* Exercise directions
Find and copy each line of the data that includes "dendrorhous".

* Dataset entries
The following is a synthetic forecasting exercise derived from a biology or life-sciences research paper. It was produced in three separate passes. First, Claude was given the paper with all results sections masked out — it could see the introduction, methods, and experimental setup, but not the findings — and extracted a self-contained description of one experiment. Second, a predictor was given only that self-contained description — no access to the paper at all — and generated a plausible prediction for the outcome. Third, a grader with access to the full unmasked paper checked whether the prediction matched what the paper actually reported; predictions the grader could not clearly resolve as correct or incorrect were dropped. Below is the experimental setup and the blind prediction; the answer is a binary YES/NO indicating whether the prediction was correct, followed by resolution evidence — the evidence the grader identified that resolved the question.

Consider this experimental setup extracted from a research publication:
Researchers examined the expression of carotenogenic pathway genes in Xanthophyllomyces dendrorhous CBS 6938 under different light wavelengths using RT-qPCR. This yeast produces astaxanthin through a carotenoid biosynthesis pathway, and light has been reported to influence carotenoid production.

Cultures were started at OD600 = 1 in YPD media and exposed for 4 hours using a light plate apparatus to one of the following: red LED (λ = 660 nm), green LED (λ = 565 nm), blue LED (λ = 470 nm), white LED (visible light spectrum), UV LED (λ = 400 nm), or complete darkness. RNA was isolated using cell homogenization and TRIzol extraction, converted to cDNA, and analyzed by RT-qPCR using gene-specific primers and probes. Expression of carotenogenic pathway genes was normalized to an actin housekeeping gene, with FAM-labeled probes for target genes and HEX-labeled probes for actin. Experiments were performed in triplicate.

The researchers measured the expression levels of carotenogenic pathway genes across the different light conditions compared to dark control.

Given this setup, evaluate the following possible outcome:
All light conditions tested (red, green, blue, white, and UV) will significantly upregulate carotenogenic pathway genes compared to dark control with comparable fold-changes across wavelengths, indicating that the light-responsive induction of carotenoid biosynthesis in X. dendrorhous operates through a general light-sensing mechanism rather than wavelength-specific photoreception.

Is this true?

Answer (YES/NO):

* Task result
Researchers examined the expression of carotenogenic pathway genes in Xanthophyllomyces dendrorhous CBS 6938 under different light wavelengths using RT-qPCR. This yeast produces astaxanthin through a carotenoid biosynthesis pathway, and light has been reported to influence carotenoid production.
All light conditions tested (red, green, blue, white, and UV) will significantly upregulate carotenogenic pathway genes compared to dark control with comparable fold-changes across wavelengths, indicating that the light-responsive induction of carotenoid biosynthesis in X. dendrorhous operates through a general light-sensing mechanism rather than wavelength-specific photoreception.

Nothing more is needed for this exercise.